Que la situation actuelle de la France ne soit pas rassurante pour 81% des Français et qu’elle en inquiète 58% sur leur propre sort, n’est pas étonnant. Mais ce qui l’est plus est que face à l’évolution économique et sociale poussive sinon amorphe du pays, ils sont 52% à bien avoir compris que pour s’en sortir il vaut mieux ne compter que sur soi. Bien plus que sur les intellectuels (27%), les entreprises (21%), l’Etat (12%) ou l’Union Européenne (10%). Quant aux ONG, seulement 8% estiment qu’elles peuvent trouver des solutions aux problèmes rencontrés en France. Même défiance vis-à-vis des prises de parole publiques et de leurs acteurs, même si tous ne sont pas logés à la même enseigne. Ainsi, le niveau de confiance à l’égard des associations de défense des consommateurs remportent 88% des suffrages. Idem pour les scientifiques et les PME qui jouent un rôle important avec respectivement, 84% et 76% des sondés qui ont foi en leurs prises de parole. En revanche, les annonces du gouvernement et les discours du Président de la République ne remportent l’adhésion respectivement que de 18 et 21% des citoyens. Telles sont les grandes conclusions de l’étude portant sur "La confiance des Français à l’égard de la parole publique" réalisée par l’Argus de la presse en collaboration avec Ipsos (*) et résumée dans l’infographie (ci-dessous).

 

Les marques et les entreprises sont également jugées sévèrement. Car alors qu’il leur faudrait nourrir cette confiance à laquelle aspirent les Français, notamment en les écoutant (74%), elles ne sont pas au rendez-vous.
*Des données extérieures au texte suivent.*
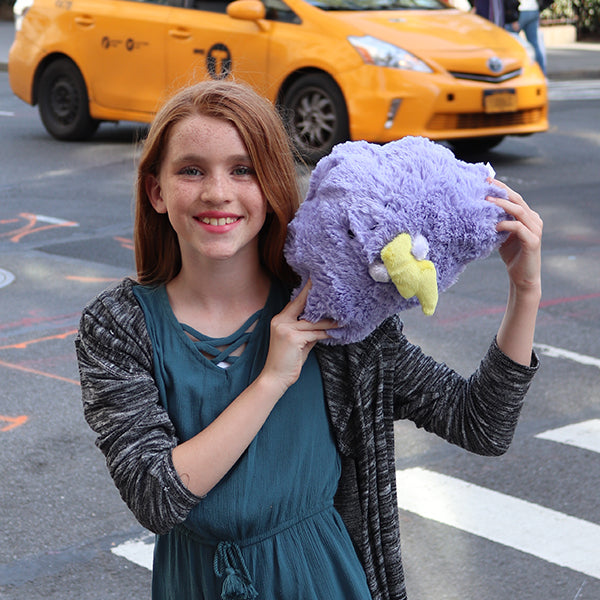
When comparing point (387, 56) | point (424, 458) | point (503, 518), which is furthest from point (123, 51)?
point (503, 518)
Seuls 4 % pensent qu’ils sont réellement au centre des préoccupations et 41% estiment que ces acteurs sont surtout doués pour satisfaire leurs actionnaires.

 

 

La capacité à échanger via les réseaux sociaux, n’est pas un gage de confiance

 

Tout évidemment n’est pas perdu. Car cette défiance n’est pas globale et définitive, d’autant que les pistes pour rassurer les consommateurs sont relativement simples. Outre le fait de leur accorder de l’attention, les marques et les entreprises doivent être, oh ! Surprise, responsables et transparentes (72%) et jouer un rôle dans la politique sociale et environnementale (84%). « Le premier vecteur de confiance est l’écoute des publics qui attendent qu’on les considère comme des individus et non comme des consommateurs ou des « cibles marketing », confirme Arnaud Steinkuhler, directeur de Média & Publics Insights chez L’Argus de la presse « Ces derniers ont de nouvelles attentes vis-à-vis de l’entreprise notamment dans la mise en place d’une relation sociale avec les marques -au-delà d’une démarche « web ou réseaux sociaux". La capacité à échanger via les réseaux sociaux, n’est pas un gage de confiance en particulier surtout si ces échanges sont désincarnés ». Comme le révèlent 58% des sondés pour lesquels la confiance est renforcée si l’entreprise ou la marque sont recommandées par une connaissance.

 

En effet, lorsqu’il s’agit de connaître les différents critères auxquels s’attachent les consommateurs lors de l’achat d’un produit, 85% déclarent que l’avis d’un proche est le plus important. Pour 77%, ce sont les labels et certifications qui ont de l’importance et 75% se réfèrent aux témoignages des consommateurs. Enfin, l’image de marque de l’entreprise qui commercialise le produit est aussi très importante pour 68% des sondés. Sachant -et c’est l’autre enseignement plutôt rassurant de cette enquête- qu’une entreprise bénéficiant d’une image de marque appréciée profite d’un avantage concurrentiel mais qui a ses limites. Car selon Arnaud Steinkuhler : « cette image doit sans doute être repensée. En effet, l’image de marque ne doit plus se construire sur des concepts de performance, de puissance et de domination mais davantage sur des valeurs d’humanité, de dialogue, d’ouverture et de proximité». Autant dire que face aux Français rompus à l’exercice du donnant/donnant et prêts à ne compter que sur eux-mêmes, les marques ne peuvent pas se contenter d’agiter leur nom et leur notoriété ou de servir une opération vite faite bien faite. Si elles veulent engager leurs clients, elles doivent mouiller la chemise, mettre en commun le travail de leurs différentes équipes pour s’engager elles même sur tous les fronts.

 

(*) Auprès de 1000 personnes représentatives de la population française âgée de 18 ans et plus, et constituée par la méthode des quotas, en juillet 2015.